Other experts remain unconvinced, though, insisting that devices like AirTags are simply too dangerous to exist.

This is too little too late. These gimmicks do little to prevent AirTags from being misused, and they often only notify targets once the damage is done and their location has been tracked. There’s no technical fix that can prevent AirTags from being abused. As long as Apple continues to sell a cheap, easily-hidden tracking device, stalkers will continue to use it. The only solution is to stop selling and supporting AirTags. This product is far too dangerous to stay on the market.Albert Fox Cahn, Executive Director, Surveillance Technology Oversight Project

The only solution, these folks say, is for Apple to stop selling AirTags immediately. However, this wouldn’t solve much unless Tile and others followed suit. If anything, pulling AirTags off the market would be akin to sticking our collective heads in the sand; the problem of unwanted tracking wouldn’t go away — we’d simply stop hearing about it.
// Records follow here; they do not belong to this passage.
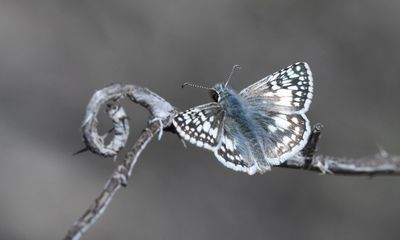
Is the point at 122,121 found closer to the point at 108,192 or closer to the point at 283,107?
the point at 108,192

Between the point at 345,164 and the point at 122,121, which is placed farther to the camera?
the point at 345,164

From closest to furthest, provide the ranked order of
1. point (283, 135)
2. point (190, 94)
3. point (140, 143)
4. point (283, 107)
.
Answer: point (140, 143)
point (283, 135)
point (283, 107)
point (190, 94)

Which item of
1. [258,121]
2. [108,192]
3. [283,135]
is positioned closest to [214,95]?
[283,135]

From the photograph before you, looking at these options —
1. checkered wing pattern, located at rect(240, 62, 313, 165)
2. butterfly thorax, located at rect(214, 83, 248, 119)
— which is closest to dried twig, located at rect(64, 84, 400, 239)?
checkered wing pattern, located at rect(240, 62, 313, 165)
When it comes to technological stalking, Pandora’s box was opened long before Apple came along with the AirTag. Problems created by technology are rarely solved through technology; there are also societal issues at work.

First among these is that potential victims of stalking need more resources to protect themselves from abusers. As Becker-Lauth notes, “the safety of victim-survivors from control and violence does not appear to be a priority for many of the police departments in this country,” and police need to understand that when a woman reports that they’re being stalked, “what they’re really saying is that their life is in danger.”